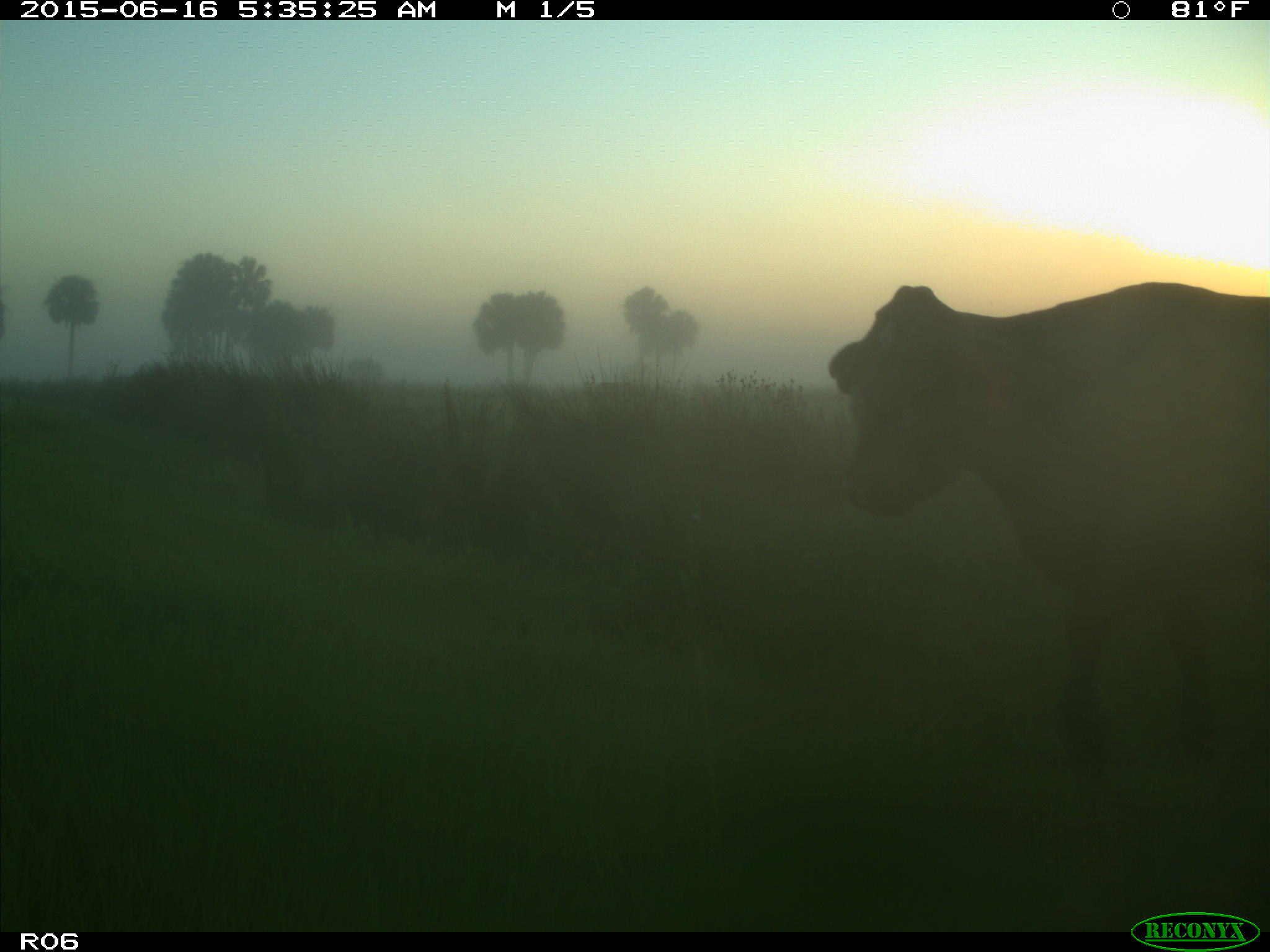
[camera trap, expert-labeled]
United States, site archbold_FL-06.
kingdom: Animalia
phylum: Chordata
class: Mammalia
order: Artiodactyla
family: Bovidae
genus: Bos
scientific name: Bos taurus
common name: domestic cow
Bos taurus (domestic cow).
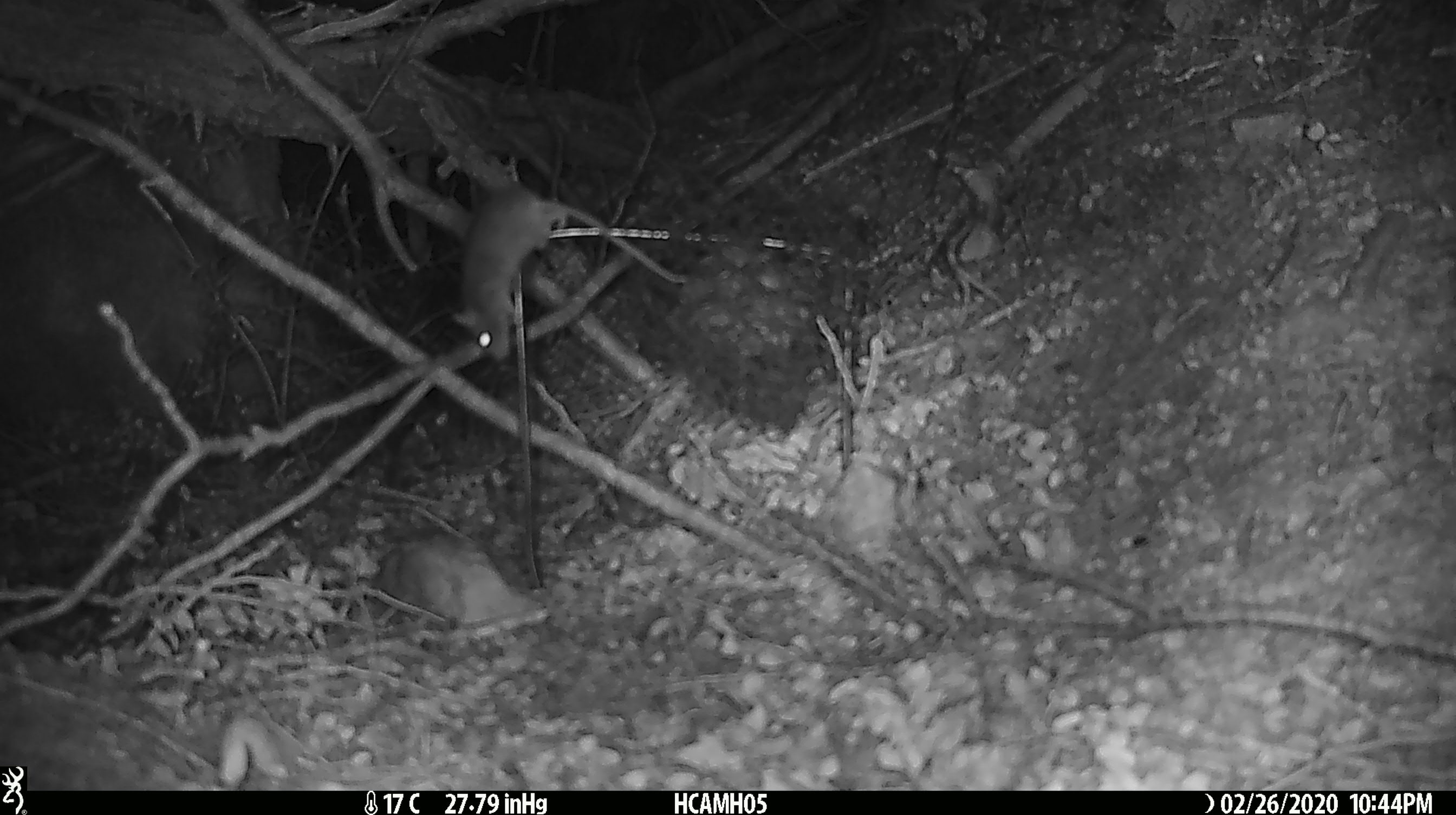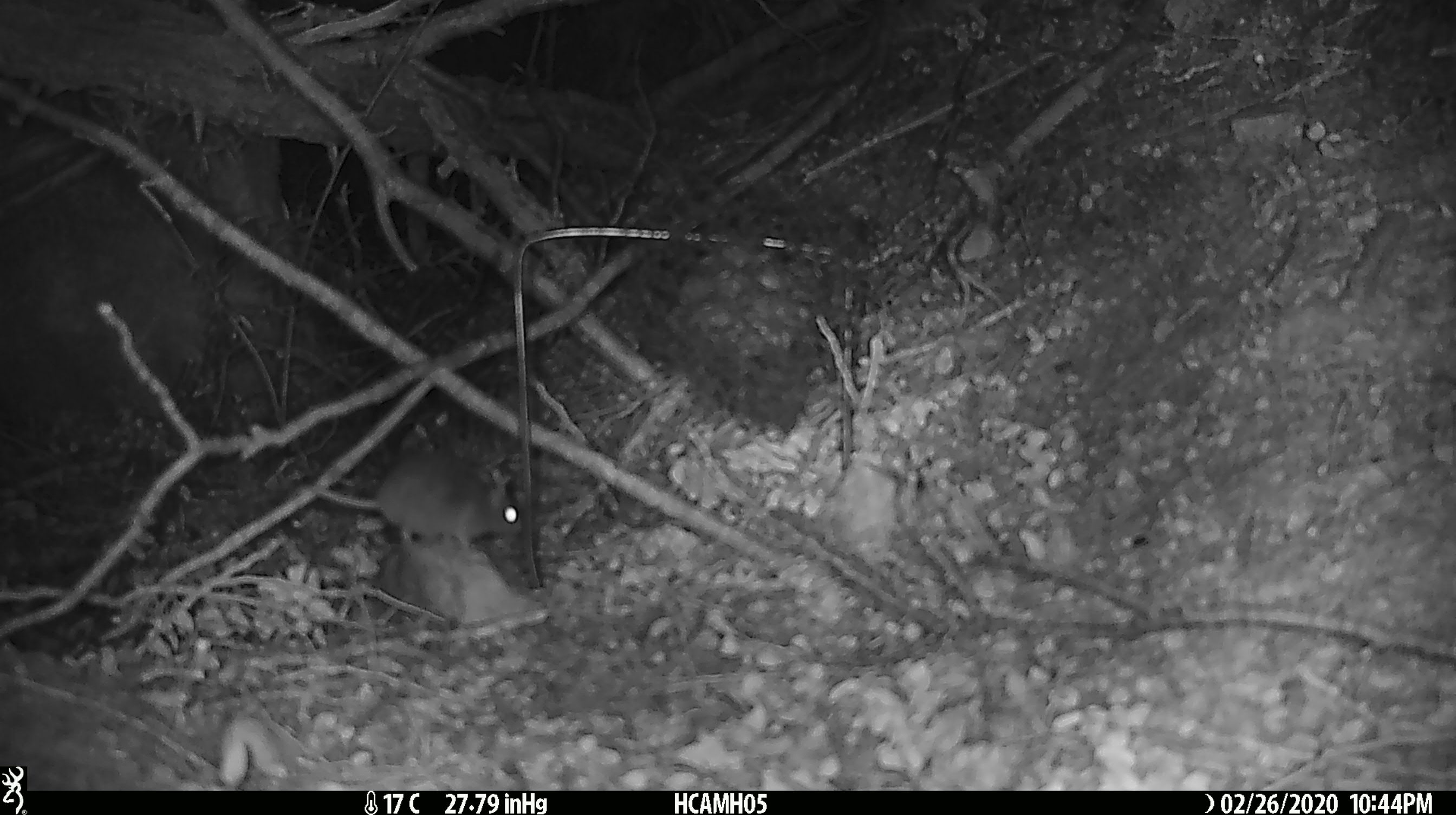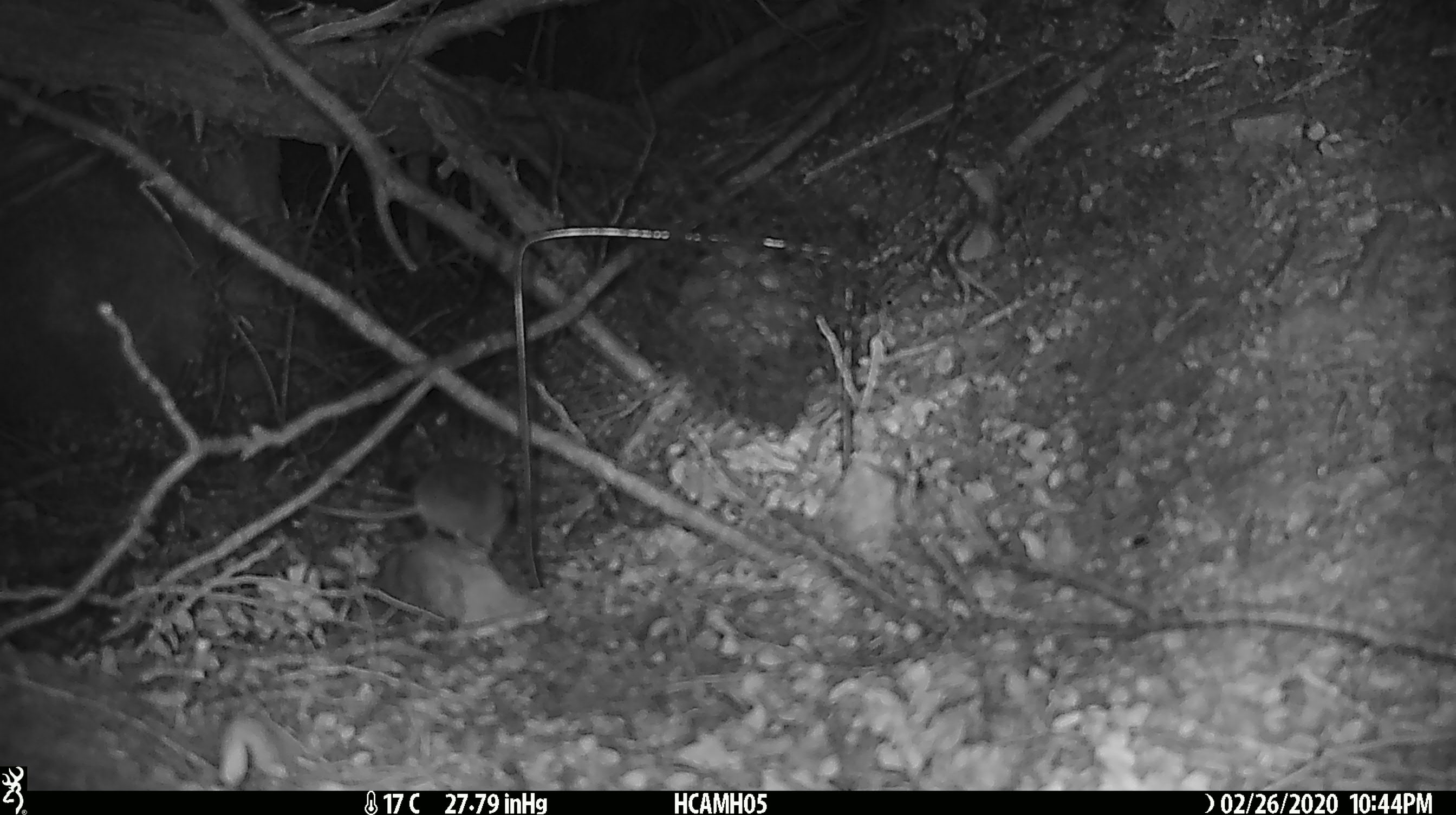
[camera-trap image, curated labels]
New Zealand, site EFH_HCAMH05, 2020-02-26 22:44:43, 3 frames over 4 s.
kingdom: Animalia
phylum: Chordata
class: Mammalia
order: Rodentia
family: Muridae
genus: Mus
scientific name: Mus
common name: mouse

++++++++

- Work item -
All the lines above need to be repeated exactly, with no pictures carried over.

- Answer to the problem -
[camera trap, expert-labeled]
United States, site archbold_FL-06.
kingdom: Animalia
phylum: Chordata
class: Mammalia
order: Artiodactyla
family: Bovidae
genus: Bos
scientific name: Bos taurus
common name: domestic cow
Bos taurus (domestic cow).
[camera-trap image, curated labels]
New Zealand, site EFH_HCAMH05, 2020-02-26 22:44:43, 3 frames over 4 s.
kingdom: Animalia
phylum: Chordata
class: Mammalia
order: Rodentia
family: Muridae
genus: Mus
scientific name: Mus
common name: mouse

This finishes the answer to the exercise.